Electron-energy-loss spectroscopy and X-ray absorption spectroscopy as complementary probes for complex f-electron metals:: cerium and plutonium

In this paper, we demonstrate the power of electron-energy-loss spectroscopy ( EELS) in a transmission electron microscope by investigating the electron structure of two f-electron metals: Ce and Pu. It is shown that EELS in a transmission electron microscope may be used to circumvent the difficulty of producing single-phase or single-crystal samples owing to its high spatial resolution, and that diffraction patterns and images can be acquired, providing unambiguous phase determination when acquiring spectra.
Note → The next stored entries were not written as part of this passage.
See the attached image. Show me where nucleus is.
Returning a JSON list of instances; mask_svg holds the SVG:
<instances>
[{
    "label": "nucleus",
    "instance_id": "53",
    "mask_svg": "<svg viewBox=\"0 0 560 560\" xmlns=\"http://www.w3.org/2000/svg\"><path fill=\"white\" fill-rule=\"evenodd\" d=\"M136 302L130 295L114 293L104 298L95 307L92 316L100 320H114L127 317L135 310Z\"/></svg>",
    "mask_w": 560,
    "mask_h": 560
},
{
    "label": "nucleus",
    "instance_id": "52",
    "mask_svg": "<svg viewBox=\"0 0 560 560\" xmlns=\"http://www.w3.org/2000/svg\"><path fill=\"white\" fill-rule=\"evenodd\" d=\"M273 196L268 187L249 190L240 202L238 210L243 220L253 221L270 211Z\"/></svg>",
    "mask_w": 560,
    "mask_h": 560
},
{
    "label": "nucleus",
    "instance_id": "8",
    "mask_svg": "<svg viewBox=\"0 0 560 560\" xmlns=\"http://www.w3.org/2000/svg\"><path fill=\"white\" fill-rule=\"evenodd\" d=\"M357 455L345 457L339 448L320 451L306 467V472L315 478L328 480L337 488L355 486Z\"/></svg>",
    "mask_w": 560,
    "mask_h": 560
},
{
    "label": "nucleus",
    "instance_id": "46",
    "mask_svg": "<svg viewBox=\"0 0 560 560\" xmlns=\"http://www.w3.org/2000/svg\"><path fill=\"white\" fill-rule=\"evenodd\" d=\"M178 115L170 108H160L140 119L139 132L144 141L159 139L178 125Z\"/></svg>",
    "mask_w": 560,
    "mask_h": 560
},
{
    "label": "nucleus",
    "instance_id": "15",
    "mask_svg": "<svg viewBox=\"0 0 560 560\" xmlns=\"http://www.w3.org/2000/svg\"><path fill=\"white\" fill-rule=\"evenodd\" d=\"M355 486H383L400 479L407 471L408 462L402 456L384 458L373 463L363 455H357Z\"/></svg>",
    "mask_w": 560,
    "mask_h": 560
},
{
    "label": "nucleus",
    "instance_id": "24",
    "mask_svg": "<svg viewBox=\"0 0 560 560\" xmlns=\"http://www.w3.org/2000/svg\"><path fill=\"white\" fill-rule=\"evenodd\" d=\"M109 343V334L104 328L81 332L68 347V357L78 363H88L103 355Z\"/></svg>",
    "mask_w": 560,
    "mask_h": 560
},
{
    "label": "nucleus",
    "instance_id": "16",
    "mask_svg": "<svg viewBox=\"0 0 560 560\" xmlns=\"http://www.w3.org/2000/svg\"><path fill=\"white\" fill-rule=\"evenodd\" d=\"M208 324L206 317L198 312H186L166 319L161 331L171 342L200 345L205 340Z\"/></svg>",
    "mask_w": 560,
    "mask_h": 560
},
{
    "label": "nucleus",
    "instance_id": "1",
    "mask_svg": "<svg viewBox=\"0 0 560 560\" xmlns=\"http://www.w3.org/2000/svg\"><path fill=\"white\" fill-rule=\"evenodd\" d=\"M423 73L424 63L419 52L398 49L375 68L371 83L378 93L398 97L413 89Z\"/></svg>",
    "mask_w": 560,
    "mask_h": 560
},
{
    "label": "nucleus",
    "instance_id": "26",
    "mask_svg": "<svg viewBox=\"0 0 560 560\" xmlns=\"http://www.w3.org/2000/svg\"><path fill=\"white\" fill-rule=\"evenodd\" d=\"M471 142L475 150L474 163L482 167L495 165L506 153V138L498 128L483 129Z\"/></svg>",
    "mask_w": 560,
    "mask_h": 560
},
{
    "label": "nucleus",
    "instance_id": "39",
EELS results are supported by synchrotron-radiation-based X-ray absorption, multielectron atomic spectral simulations, and local density approximation calculations based on density-functional theory with the generalized gradient approximation. For Ce, it is shown that changes in {111} stacking sequences can drive substantial modi. cations in the electronic structure of close-packed phases of Ce that have similar atomic volumes, contrary to previous assumptions in literature. For Pu, it is shown that Russell - Saunders (L - S) coupling fails for the 5f states and that either a j - j or an intermediate scheme must be used for the actinides because of the considerable spin - orbit interaction in the 5f states. We present a model showing how the 5f states behave along the light actinide series.